Important: This SAML integration is specifically for PostgreSQL interface authentication. For other interfaces (Flight, HTTP), use JWT-based providers like Azure Entra ID, AWS Cognito, or Auth0.

Authentication Methods by Interface

BoilStream supports different authentication methods for different interfaces:

InterfacePortAuthentication MethodProvidersUse Case
PostgreSQL Wire5432SAML → SCRAM-SHA-256AWS SSO (this guide)psql, DBeaver, pgAdmin, JDBC/ODBC
Flight RPC50051JWT Bearer TokenAzure Entra ID, AWS Cognito, Auth0, OktaDuckDB Airport, Arrow Flight clients
HTTP API443/8443JWT Bearer TokenAzure Entra ID, AWS Cognito, Auth0, OktaREST API, Web applications
Kafka Protocol9092SASL/PLAIN or JWTVariousKafka producers/consumers

Why SAML for PostgreSQL?

PostgreSQL clients expect username/password authentication (SCRAM-SHA-256), not JWT tokens.
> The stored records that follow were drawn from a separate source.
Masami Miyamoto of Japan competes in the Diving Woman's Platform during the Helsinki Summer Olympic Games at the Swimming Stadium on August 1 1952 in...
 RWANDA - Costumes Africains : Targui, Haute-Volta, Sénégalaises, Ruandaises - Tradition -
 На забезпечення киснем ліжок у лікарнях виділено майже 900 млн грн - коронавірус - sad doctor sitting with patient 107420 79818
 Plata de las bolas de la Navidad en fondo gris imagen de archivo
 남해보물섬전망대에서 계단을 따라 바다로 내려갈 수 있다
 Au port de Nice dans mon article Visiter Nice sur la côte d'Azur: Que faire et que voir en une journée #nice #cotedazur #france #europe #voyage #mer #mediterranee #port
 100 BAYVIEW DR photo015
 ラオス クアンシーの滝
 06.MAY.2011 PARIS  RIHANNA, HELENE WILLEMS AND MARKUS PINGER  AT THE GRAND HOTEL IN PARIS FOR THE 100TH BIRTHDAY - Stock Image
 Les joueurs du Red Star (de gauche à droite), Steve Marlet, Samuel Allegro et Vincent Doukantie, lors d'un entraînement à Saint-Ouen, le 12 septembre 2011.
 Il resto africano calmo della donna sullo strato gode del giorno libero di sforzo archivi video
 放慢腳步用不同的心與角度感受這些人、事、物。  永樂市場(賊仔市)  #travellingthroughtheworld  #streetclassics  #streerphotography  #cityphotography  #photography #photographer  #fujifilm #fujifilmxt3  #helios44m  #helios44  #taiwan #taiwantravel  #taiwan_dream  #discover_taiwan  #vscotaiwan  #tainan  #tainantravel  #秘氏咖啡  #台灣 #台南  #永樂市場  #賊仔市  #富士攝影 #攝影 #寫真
SAML provides:

  1. Enterprise SSO: Users authenticate with AWS SSO
  2. Credential Generation: SAML assertions generate PostgreSQL-compatible credentials
  3. Compatibility: Works with all PostgreSQL clients without modifications
  4. Security: Temporary credentials with automatic expiration

Prerequisites

  • AWS Account with AWS SSO configured
  • Administrative access to AWS SSO
  • BoilStream instance with TLS enabled
  • SP certificates for SAML signing

Authentication Flow Architecture

PostgreSQL Client Authentication via SAML

Key Differences from JWT Authentication

AspectSAML (AWS SSO)JWT (Azure Entra ID, Cognito)
ProtocolPostgreSQL Wire ProtocolFlight RPC, HTTP API
Client TypePostgreSQL clients (psql, DBeaver)DuckDB, Arrow Flight clients
AuthenticationSCRAM-SHA-256 with generated credentialsBearer token in headers
Credential FlowBrowser-based SAML → Database credentialsDirect token validation
Use CaseInteractive database accessProgrammatic API access

BoilStream Configuration

1. Generate SP Certificates

First, generate certificates for your Service Provider:

bash
# Run the certificate generation script
./scripts/generate_saml_certificates.sh

# This creates in test-saml-certs/:
# - sp-cert.pem (SP certificate)
# - sp-key.pem (SP private key)
# - sp-cert.der (DER format)
# - sp-key.der (DER format)

2. Configure SAML in BoilStream

Update your configuration file (local-dev.yaml or default-config.yaml):

yaml
# Authentication configuration
auth:
  providers: ["saml"] # Add SAML to providers list
  authorization_enabled: true
  admin_groups: ["AWS-SSO-Admins"]
  read_only_groups: ["AWS-SSO-ReadOnly"]

# OAuth providers configuration
oauth_providers:
  # SAML providers (multi-provider array format)
  saml:
    - name: "aws-sso"
      enabled: true
      sp_entity_id: "https://your-app.example.com"
      sp_acs_url: "https://your-app.example.com/auth/saml/acs"
      sp_slo_url: "https://your-app.example.com/auth/saml/logout"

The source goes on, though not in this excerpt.